Archive for November, 2005

William Blake »

There are a few blogs that I read, well, just to read them. I like to think that maybe some people read my blog for that reason once in a while. One of these blogs is caterina.net. I don’t know how I found her blog once upon a time, but hey, she’s got a good quote today:

“I must create a system, or be enslaved by another man’s.” - William Blake

Right-on.

Regurgitating the Documentation »

My favorite blog posts, forum posts, and web sites are the ones that just regurgitate the documentation for a product. Any moron that gets the product documentation can read it. Sure, I’ll give some people a break if the docs are awful. But, for instance, Oracle has documented the living crap out of installing their products on Linux. Why do people feel the need to type up how to install Oracle products on Linux? Is it just to steal search-engine results away from the company itself?

Installing Oracle 10g on Linux is a great example of this B.S. I know, for a fact, that if you grab the Oracle quick-start guide they tell you exactly how to install their product, step-by-step. Let’s take a quick look at user-supplied documentation and see if people are adding value or stealing search results.

How to Install Oracle 10g on RedHat Enterprise 3 - suggestion: skip the 80% of your documentation that Oracle took care of and just put in the part about setting the environment variables. If you want to be helpful to n00bs you should explain that you need to set ORACLE_BASE to whatever you installed to, not necessarily /u01/app/oracle. They’re going to cut-n-paste your stuff and wonder why it’s not working. The product is also “Red Hat” (two words) “Enterprise Linux 3.” You get a D.
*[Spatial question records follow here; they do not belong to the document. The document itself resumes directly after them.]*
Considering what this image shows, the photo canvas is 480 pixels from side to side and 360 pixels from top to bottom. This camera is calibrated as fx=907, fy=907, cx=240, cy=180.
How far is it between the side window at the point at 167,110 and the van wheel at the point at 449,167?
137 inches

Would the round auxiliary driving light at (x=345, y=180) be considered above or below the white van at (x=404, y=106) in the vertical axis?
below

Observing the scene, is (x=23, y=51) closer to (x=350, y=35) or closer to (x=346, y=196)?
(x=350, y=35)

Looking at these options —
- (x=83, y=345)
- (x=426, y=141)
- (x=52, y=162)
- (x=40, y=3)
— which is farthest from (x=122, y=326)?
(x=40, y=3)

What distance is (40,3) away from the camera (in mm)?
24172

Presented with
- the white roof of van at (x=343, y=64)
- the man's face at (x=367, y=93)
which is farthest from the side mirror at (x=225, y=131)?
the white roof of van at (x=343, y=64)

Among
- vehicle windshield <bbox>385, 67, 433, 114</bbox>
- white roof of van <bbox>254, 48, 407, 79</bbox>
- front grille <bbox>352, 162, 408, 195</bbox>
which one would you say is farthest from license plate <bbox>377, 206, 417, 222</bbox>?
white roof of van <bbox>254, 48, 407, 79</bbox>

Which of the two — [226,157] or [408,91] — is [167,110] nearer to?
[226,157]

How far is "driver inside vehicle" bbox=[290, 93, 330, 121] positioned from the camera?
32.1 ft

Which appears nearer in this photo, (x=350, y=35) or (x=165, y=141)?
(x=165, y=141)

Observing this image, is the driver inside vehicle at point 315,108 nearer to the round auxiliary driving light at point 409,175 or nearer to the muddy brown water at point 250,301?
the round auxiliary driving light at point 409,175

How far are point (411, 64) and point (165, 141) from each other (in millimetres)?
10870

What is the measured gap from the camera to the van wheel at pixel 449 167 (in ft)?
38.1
Installing Oracle 10g R1,R2 on RHEL 4, 3, 2.1, etc. is my next target. This guy gets props for calling it RHEL, and for having it updated for recent releases of the software. He restates a ton of what is in the manual already, but he also adds value to some of it. The post-installation tasks and tips & hints sections are useful, but the obviousness of the errors and problems section make me want to take a chainsaw, have someone hold my beer, and say “watch this” as I lop my own head off. I’ll give you a C for your effort.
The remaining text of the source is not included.